I have a function $f: \mathbb{R} \to \mathbb{R}$ and as time goes by I get an input $x_t$ and, by feeding it through $f$ I obtain an output $y_t = f(x_t)$. There is no noise, this is a deterministic function.
How can I approximate this function at time step $\tau$? What is this task called? (online regressio?). What are some example algorithms to perform this and what is the current state of the art?
I would like to find a method that can be udated at each time step.This is what I mean:
- $t=1$: I receive $x_1$ and I obtain $y_1 = f(x_1)$. I use the pair $(x_1, y_1)$ to learn a first approximation $\hat{f}_1$
- $t=2$: I receive $x_2$ and I obtain $y_2 = f(x_2)$. I use $\{(x_1, y_1), (x_2, y_2)\}$ to update $\hat{f}_1$ to $\hat{f}_2$.

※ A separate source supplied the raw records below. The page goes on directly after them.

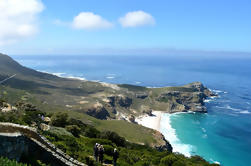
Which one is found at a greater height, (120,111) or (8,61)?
(8,61)

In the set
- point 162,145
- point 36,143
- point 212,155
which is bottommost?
point 212,155

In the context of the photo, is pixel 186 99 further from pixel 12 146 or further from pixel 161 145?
pixel 12 146

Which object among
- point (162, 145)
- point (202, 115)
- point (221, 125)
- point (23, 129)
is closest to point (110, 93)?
point (202, 115)

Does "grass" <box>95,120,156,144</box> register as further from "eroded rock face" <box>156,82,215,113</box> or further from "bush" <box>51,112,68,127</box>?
"eroded rock face" <box>156,82,215,113</box>

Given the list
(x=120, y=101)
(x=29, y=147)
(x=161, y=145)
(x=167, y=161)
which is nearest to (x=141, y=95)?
(x=120, y=101)

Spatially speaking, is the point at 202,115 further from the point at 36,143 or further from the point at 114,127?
the point at 36,143

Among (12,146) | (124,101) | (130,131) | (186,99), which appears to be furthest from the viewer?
(186,99)
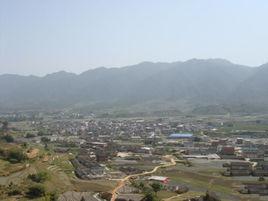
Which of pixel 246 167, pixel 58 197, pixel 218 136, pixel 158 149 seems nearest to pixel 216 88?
pixel 218 136

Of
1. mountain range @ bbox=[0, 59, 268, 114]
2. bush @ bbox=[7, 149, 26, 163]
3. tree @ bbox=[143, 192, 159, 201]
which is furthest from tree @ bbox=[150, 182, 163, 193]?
mountain range @ bbox=[0, 59, 268, 114]

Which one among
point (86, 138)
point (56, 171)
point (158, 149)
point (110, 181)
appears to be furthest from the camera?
point (86, 138)

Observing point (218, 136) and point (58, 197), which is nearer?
point (58, 197)

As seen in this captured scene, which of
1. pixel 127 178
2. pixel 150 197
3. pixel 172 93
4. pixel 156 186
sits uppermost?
pixel 172 93

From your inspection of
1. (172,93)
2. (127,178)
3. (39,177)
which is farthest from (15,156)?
(172,93)

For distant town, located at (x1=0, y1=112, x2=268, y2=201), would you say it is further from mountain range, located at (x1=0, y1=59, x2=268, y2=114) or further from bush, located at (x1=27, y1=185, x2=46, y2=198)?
mountain range, located at (x1=0, y1=59, x2=268, y2=114)

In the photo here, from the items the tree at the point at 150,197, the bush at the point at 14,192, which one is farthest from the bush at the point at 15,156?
the tree at the point at 150,197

- $t=\tau$: I receive $x_\tau$ and I obtain $y_\tau = f(x_\tau)$. I use $\{(x_t, y_t)\}_{t=1}^{\tau}$ to update $\hat{f}_{\tau-1}$ to $\hat{f}_\tau$
Check out the method of divided differences which approximates $f$ with a polynomial. Each of your coefficients can be updated pretty quickly each time you add a single point.